Testing Version: v1.5.0-rc1, v1.5.0-rc2, v1.5.0-rc3

e2e Pipelines

✅ - Analyze test result of SLES on 1.5.x (AMD) - Roger

v1.5.0-rc1: 8 failures.

Seven of them were due to flaky tests that are already documented in issue #5460.

The remaining issue has been reported in issue #6089.

v1.5.0-rc2: 8 failures.

These failures have already been documented in issue #5460.

v1.5.0-rc3: 3 failures.

These failures have already been documented in issue #5460.

✅ - Analyze test result of SLES on 1.5.x (ARM) - Roger

v1.5.0-rc1: 7 failures.

Five of them were due to flaky tests that are already documented in issue #5460.

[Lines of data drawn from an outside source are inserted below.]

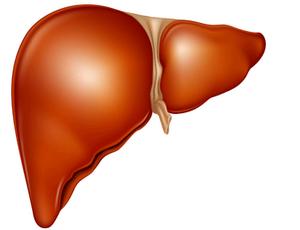 liver-illustration1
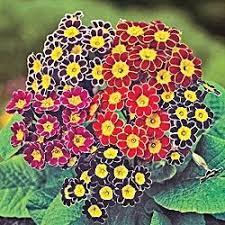 12 Best Annual Flowers For by 81 Best Afternoon Sun Plants Images On Pinterest Sun Plants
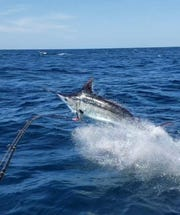 The Shut Up & Fish Guam Marlin & Tuna Fishing Tournament will be held 6 a.m. to 6 p.m. June 15.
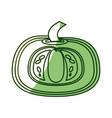 fresh pumpkin vegetable vector image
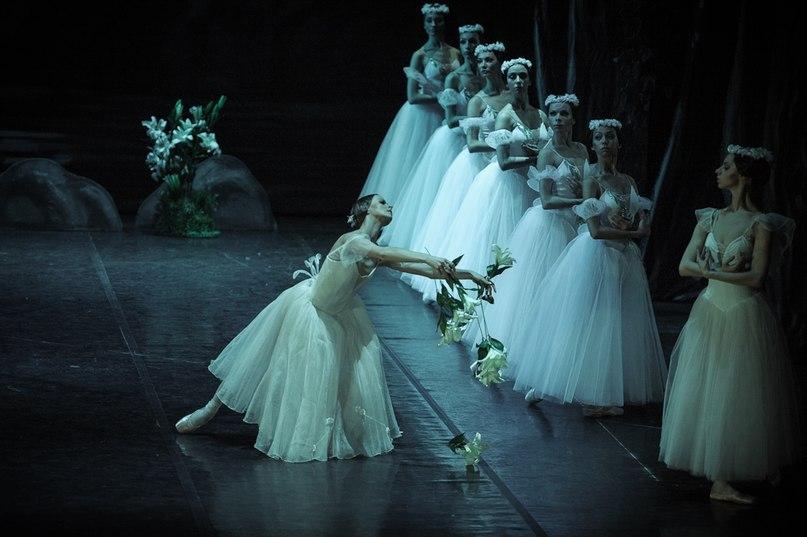 """lasylphidedubolchoi: """" Mikhailovsky's Giselle Photo by Marc Olich """""""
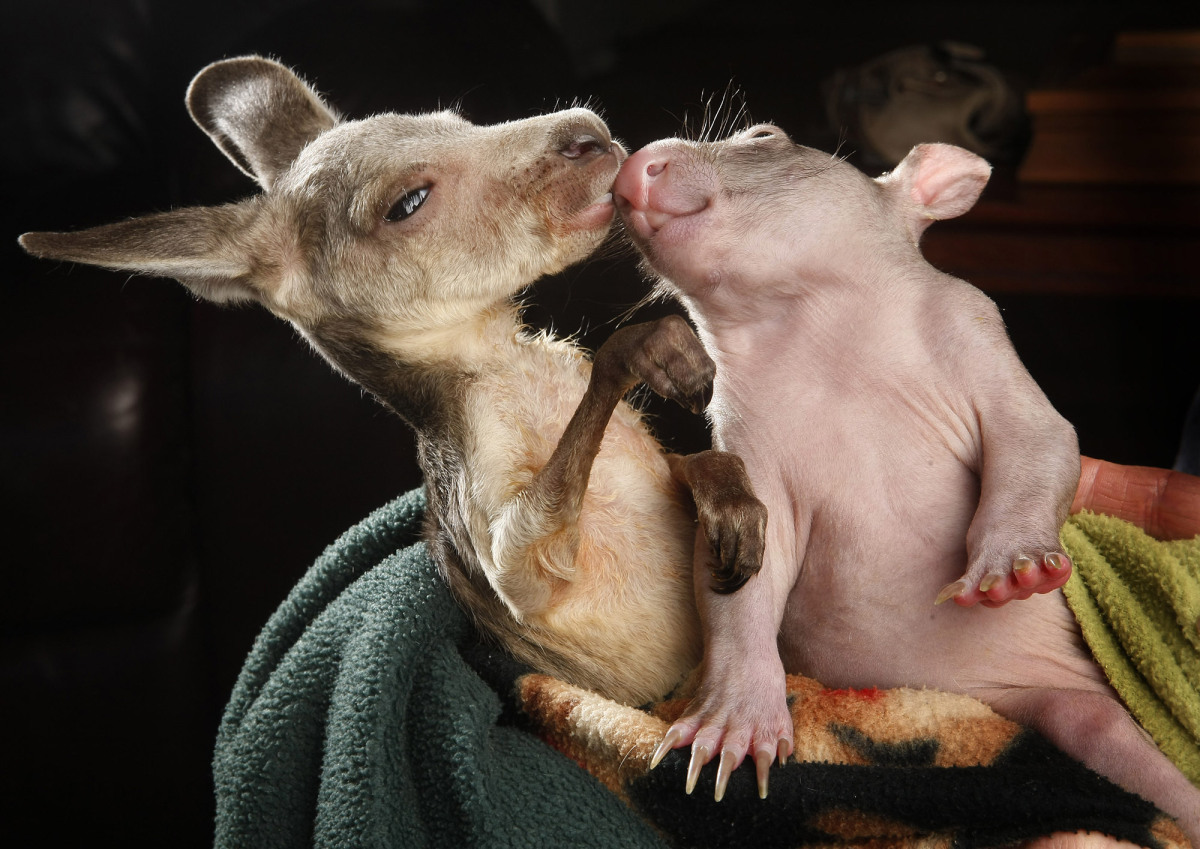 Orphaned kangaroo joey and wombat joey who share a pouch at the Wild about Wildlife Kilmore Rescue Centre in Victoria, Austra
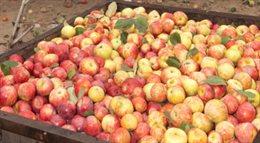 Rosja  będzie kontrolować żywność z Białorusi. Podejrzewa, że Mińsk odprawiał do Rosji unijne jabłka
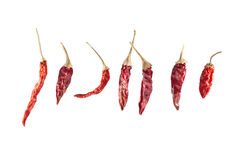 Chilli Peppers. Dried Chilli Peppers Isolated on White Background Royalty Free Stock Photo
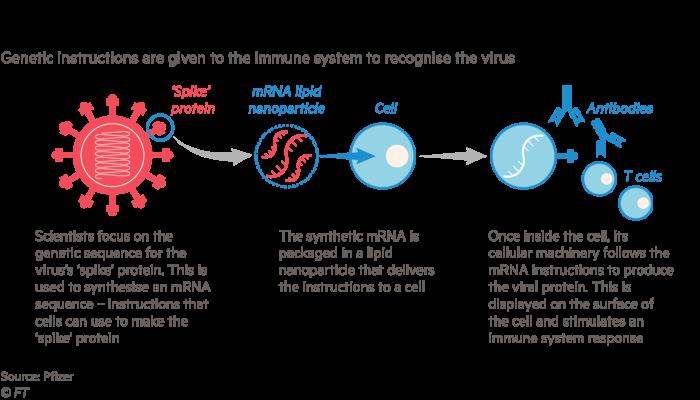 Secret ingredients behind the breakthrough Covid vaccines ...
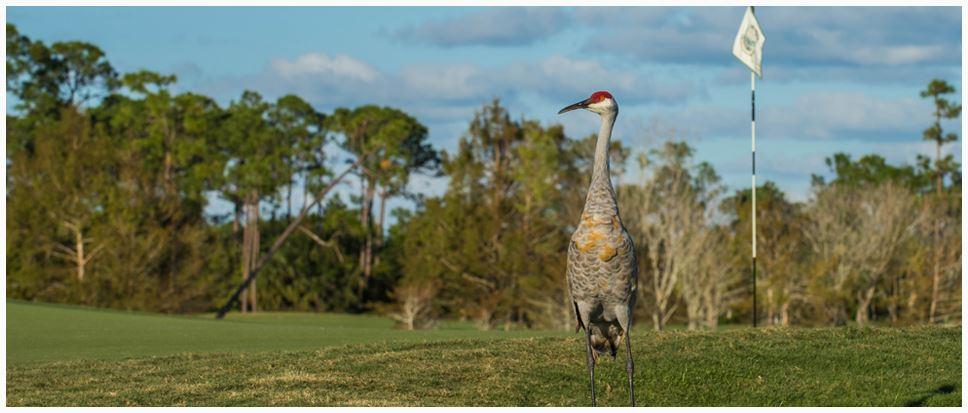 Sandhill Crane Golf Club Palm Beach Gardens Fl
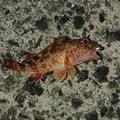 腱鞘炎さんの山口県での釣果写真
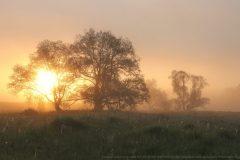 Утренний-туман-в-Рузе-scaled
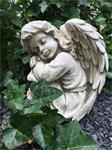Prachtige zittende engel, vol detail, terracotta old-white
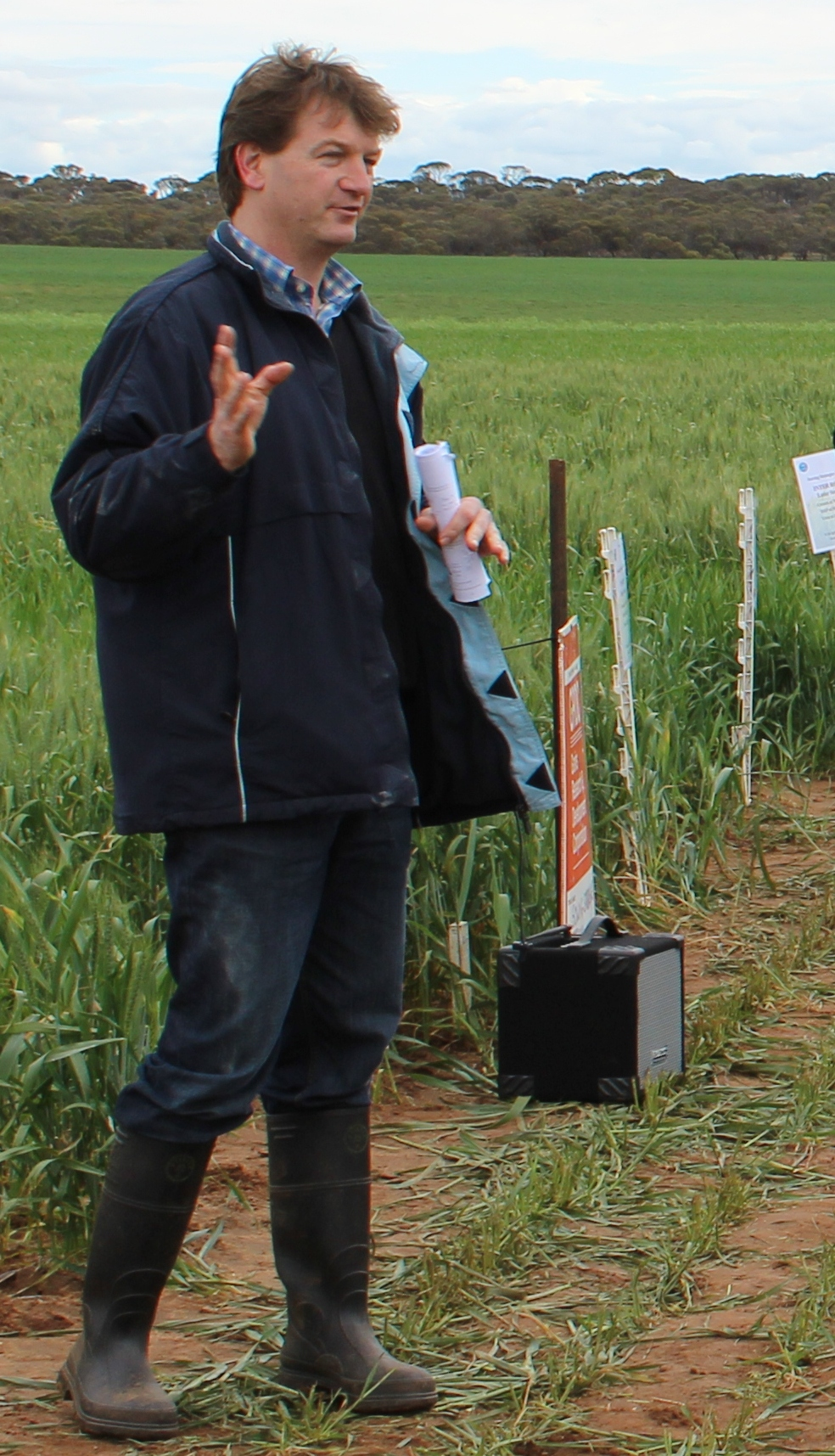 Dr Rick Llewellyn, CSIRO is a farming systems researcher says the overall cost of weeds to Australian grain growers is estimated to be $3.3b, or over $140/ha in expenditure and losses.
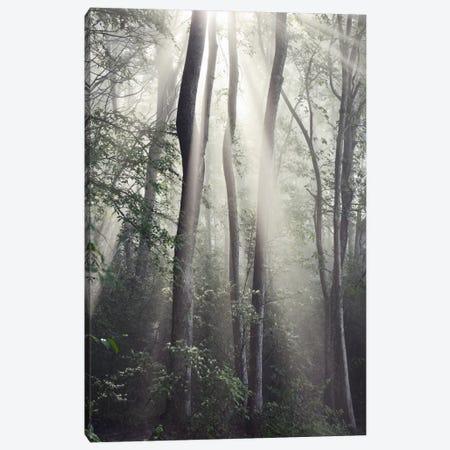 Woodland Sun Canvas Print #14668} by Nicholas Bell Photography Canvas Print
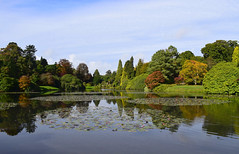 Reflections on the lake (MJ Harbey) Tags: lake reflections nationaltrust sheffieldparkandgardens eastsussex trees uckfield nikon d3300 nikond3300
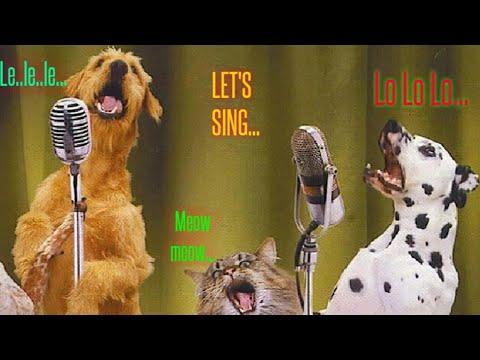 Another Level Singer💗🐕🐕    Training Dog    Singing Dog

The remaining issue has been reported in issue #6076 and #6089.

v1.5.0-rc2: 7 failures.

These failures have already been documented in issue #5460.

v1.5.0-rc3: 5 failures.

These failures have already been documented in issue #5460.

✅ - Analyze upgrade test result of SLES on 1.5.x (AMD) - Yang

v1.5.0-rc1: 6 failures

v1.5.0-rc2: 7 failures

✅ - Analyze upgrade test result of SLES on 1.5.x (ARM) - Yang

v1.5.0-rc1: 5 failures

v1.5.0-rc2: 9 failures

✅ - Analyze two stage test result of SLES on 1.5.x (AMD) 1.3.2 → 1.4.2 → 1.5.0-rc - Chris

v1.5.0-rc1: 14 failures.

Most of them were known issue already documented in issue #5460.

Rerun pass

  • test_rebuild_with_inc_restoration
  • test_engine_image_not_fully_deployed_perform_engine_upgrade
  • test_recovery_from_im_deletion
  • test_snapshot_hash_detect_corruption_in_global_enabled_mode

v1.5.0-rc2

Rerun pass

  • tests.test_migration.test_migration_with_unscheduled_replica
  • tests.test_snapshot.test_snapshot_hash_detect_corruption_in_global_enabled_mode
  • tests.test_system_backup_restore.test_system_backup_with_volume_backup_policy_if_not_present
  • tests.test_snapshot.test_snapshot_hash_detect_corruption_in_global_fast_check_mode

v1.5.0-rc2 2ec round: 12 failures

Most of them were known issue already documented in issue #5460.

Rerun pass

  • tests.test_ha.test_salvage_auto_crash_all_replicas
  • tests.test_migration.test_migration_confirm

v1.5.0-rc3 - 11 failures

Rerun Pass

  • test_basic.test_backuptarget_available_during_engine_image_not_ready
  • test_basic.test_backup_failed_disable_auto_cleanup[s3]
  • test_ha.test_recovery_from_im_deletion
  • test_node.test_replica_scheduler_rebuild_restore_is_too_big[s3]
  • test_ha.test_engine_image_not_fully_deployed_perform_dr_restoring_expanding_volume[s3]
  • test_migration.test_migration_with_rebuilding_replica

Failure

  • test_upgrade.test_upgrade[from_transient]: issue 6200

✅ - Analyze two stage test result of SLES on 1.5.x (ARM) 1.3.2 → 1.4.2 → 1.5.0-rc - Chris

v1.5.0-rc1: 13 failures.

Most of them were known issue already documented in issue #5460.

Rerun pass

  • test_engine_image_not_fully_deployed_perform_dr_restoring_expanding_volume
  • test_migration.test_migration_with_restore_volume
  • test_snapshot.test_snapshot_hash_detect_corruption_in_global_enabled_mode

Passed in RC2 round

  • test_settings.test_setting_concurrent_volume_backup_restore_limit

v1.5.0-rc2: 10 failures

Most of them were known issue already documented in issue #5460.

Rerun pass

  • tests.test_migration.test_migration_with_failed_replica
  • tests.test_settings.test_setting_concurrent_volume_backup_restore_limit_should_not_effect_dr_volumes[s3]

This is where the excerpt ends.